The study does note that cross-border e-commerce has taken a dramatic upturn in quality over the past few years, with an impressive 94 per cent of packages ordered from overseas eventually making their way to the buyer.

However, the ECCN has determined that retailers need to go further if they are to take full advantage of the burgeoning online market, which can break down arbitrary national boundaries as consumers seek out great deals and the products they need.

In the report, it is essentially stated that e-commerce firms need to give consumers a consistent experience, whether they are domestic or foreign.

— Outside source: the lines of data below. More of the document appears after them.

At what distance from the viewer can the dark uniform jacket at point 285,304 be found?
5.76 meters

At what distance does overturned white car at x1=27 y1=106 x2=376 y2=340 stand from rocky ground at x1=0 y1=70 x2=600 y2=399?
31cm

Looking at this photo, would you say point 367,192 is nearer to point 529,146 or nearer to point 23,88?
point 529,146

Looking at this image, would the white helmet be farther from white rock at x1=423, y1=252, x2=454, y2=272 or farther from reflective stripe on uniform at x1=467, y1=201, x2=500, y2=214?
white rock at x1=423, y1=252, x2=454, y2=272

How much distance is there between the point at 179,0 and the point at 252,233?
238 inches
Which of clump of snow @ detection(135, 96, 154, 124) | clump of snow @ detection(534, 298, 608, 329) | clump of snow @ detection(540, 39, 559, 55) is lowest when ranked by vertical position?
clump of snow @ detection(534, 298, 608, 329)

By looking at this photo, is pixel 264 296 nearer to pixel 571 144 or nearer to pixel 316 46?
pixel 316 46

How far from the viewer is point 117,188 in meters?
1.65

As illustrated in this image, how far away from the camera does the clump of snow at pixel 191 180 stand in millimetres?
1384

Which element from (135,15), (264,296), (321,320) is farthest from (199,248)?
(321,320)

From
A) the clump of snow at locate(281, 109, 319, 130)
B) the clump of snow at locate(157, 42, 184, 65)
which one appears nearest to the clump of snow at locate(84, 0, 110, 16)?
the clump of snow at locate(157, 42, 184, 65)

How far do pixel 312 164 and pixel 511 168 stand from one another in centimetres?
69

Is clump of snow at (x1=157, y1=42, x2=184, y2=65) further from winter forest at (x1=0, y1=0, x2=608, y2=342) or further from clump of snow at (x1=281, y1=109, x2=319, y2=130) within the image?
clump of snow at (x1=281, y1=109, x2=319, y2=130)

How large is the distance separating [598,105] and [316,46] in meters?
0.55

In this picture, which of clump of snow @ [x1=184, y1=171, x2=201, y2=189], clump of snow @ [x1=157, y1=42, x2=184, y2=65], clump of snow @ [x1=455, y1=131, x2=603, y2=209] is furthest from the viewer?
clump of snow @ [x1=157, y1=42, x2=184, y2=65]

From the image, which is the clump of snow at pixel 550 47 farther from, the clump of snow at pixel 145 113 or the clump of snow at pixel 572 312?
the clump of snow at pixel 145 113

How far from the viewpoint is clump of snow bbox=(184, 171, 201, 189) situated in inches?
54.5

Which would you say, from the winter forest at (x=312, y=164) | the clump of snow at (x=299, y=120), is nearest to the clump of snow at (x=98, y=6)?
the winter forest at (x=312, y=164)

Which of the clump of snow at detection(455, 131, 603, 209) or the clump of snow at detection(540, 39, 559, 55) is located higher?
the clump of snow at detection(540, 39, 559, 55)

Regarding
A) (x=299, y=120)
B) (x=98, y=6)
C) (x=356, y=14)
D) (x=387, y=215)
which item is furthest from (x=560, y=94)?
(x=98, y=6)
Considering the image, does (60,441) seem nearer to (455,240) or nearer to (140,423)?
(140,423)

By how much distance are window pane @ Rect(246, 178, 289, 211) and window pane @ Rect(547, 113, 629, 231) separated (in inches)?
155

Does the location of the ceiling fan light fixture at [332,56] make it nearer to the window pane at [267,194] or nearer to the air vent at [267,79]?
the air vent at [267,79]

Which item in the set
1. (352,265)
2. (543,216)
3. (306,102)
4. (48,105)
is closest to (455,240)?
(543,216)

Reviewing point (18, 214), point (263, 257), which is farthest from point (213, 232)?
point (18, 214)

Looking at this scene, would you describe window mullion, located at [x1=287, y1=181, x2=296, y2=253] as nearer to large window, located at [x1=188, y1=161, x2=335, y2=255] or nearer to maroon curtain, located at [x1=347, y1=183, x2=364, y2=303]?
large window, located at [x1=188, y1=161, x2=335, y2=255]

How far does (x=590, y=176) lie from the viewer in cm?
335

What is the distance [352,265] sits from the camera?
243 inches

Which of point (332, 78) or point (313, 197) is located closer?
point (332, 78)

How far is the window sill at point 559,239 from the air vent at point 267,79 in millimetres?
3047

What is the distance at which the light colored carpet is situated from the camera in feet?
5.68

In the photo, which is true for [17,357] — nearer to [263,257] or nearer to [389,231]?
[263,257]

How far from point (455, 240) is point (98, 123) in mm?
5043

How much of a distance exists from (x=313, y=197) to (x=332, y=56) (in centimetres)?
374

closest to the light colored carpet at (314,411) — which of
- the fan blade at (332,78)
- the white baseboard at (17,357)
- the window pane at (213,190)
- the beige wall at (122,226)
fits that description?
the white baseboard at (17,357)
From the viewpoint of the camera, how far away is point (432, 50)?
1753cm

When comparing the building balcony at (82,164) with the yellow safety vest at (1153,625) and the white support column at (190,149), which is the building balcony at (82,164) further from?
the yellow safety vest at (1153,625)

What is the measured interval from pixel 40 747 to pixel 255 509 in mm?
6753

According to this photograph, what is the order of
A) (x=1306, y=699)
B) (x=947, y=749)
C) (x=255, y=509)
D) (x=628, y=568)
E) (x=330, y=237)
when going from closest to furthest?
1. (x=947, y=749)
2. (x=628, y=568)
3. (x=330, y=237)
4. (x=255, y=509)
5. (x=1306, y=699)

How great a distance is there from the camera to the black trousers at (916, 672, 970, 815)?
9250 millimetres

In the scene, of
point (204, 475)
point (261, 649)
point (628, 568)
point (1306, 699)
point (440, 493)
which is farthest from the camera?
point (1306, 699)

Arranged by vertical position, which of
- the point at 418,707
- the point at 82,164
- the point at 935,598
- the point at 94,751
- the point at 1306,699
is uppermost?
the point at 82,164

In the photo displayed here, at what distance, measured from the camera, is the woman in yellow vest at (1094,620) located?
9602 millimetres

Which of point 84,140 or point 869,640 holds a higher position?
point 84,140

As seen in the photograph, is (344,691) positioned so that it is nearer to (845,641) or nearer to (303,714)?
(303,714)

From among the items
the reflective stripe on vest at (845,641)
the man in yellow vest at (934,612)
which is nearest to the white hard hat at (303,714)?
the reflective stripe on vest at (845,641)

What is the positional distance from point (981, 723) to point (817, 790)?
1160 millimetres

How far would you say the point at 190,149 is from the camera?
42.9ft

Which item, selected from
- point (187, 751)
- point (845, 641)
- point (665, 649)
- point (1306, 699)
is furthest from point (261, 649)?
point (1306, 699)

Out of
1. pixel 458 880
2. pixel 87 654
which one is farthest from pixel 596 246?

It also hopes to encourage a larger number of mainstream stores to offer international shipping.

The consumer will be the real beneficiary of increased overseas selling because UK residents who carry out safe shopping online will be able to enjoy lower prices, thanks to the increased competitive pressure on retailers.

There are 27 member states in the EU and the ECCN sees no reason why each should not contain retailers willing to sell to all of the others. Businesses would also benefit from a drastically expanded market and given the troubled state of the Eurozone, any boost to trade would be welcomed.

Tests carried out by the ECCN show that while retailers are often successful in sending packages overseas, actually getting information about the products being bought and the process involved can be quite complex and alienating.

Retailers need to break down these issues which are presenting problems for consumers, acting with a greater deal of transparency to ensure international trade flourishes.